§ **What is being asked**
Across all the records, filter for lines with the word "States" and copy them.
§ §
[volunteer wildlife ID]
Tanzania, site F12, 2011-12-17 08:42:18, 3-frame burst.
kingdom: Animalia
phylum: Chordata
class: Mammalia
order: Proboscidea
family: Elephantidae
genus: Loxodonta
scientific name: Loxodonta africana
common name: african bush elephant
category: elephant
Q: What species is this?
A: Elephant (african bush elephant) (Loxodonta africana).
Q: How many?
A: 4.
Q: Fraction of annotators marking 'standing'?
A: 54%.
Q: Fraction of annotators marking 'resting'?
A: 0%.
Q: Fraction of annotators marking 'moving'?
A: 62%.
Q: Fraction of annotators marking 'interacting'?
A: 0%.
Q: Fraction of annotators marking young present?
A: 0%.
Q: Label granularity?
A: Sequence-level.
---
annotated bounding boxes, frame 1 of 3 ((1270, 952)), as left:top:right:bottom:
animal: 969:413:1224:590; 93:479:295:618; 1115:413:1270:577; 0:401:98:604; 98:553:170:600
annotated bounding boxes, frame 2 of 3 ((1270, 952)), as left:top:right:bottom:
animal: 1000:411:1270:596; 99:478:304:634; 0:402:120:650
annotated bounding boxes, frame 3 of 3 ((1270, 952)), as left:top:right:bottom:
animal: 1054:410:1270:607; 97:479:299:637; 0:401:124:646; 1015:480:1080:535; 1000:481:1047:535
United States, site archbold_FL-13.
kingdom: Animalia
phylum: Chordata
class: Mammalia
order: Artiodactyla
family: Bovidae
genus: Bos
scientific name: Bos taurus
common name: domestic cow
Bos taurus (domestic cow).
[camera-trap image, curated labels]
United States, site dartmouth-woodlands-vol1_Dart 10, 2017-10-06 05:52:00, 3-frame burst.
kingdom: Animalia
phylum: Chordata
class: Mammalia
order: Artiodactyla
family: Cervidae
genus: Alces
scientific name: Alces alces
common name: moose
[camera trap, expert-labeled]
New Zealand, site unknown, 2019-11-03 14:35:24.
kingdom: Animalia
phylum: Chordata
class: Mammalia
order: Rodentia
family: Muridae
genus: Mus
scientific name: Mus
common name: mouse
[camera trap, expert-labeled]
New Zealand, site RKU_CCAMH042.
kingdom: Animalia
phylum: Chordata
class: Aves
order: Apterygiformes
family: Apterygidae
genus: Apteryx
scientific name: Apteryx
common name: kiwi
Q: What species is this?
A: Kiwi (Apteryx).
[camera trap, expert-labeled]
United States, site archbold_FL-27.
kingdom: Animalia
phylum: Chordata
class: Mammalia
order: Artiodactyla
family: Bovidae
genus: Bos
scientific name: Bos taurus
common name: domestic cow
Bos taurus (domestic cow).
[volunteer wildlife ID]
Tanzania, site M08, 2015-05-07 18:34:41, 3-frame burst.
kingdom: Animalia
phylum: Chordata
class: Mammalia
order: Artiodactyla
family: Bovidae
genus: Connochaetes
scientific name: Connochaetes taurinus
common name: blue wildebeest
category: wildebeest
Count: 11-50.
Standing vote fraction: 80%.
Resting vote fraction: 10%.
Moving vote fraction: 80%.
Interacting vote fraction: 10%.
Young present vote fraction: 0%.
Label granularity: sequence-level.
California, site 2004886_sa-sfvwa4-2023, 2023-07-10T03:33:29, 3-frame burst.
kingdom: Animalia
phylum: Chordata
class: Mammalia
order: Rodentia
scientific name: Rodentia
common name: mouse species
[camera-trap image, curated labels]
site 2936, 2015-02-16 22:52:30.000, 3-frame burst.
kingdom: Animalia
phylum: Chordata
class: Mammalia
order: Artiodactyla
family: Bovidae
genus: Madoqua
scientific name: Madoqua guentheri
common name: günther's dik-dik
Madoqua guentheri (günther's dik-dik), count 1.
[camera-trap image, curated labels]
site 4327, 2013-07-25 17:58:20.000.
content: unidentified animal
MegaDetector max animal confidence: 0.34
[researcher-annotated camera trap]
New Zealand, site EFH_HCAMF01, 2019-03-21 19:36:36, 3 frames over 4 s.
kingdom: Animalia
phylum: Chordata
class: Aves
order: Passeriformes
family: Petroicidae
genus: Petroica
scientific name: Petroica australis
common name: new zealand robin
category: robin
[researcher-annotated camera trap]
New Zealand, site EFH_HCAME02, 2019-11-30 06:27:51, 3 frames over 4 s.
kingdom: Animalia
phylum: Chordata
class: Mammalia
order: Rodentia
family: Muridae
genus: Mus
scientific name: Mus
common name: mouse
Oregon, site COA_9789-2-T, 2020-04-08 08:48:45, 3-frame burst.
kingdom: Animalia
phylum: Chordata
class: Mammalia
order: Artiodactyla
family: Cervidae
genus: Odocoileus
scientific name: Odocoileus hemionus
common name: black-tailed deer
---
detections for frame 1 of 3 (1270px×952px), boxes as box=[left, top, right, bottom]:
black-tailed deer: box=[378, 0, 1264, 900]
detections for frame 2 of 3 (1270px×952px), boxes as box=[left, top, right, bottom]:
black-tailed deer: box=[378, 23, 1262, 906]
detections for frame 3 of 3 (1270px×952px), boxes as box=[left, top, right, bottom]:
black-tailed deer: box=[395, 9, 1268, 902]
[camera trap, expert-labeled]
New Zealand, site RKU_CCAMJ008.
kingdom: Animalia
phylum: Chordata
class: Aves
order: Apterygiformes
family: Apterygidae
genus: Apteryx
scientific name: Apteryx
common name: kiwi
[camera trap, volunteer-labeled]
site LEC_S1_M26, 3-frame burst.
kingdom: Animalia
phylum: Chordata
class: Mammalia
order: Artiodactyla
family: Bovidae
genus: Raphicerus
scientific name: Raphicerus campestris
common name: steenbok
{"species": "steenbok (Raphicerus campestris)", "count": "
§ §
§ **The completed task**
United States, site archbold_FL-13.
United States, site dartmouth-woodlands-vol1_Dart 10, 2017-10-06 05:52:00, 3-frame burst.
United States, site archbold_FL-27.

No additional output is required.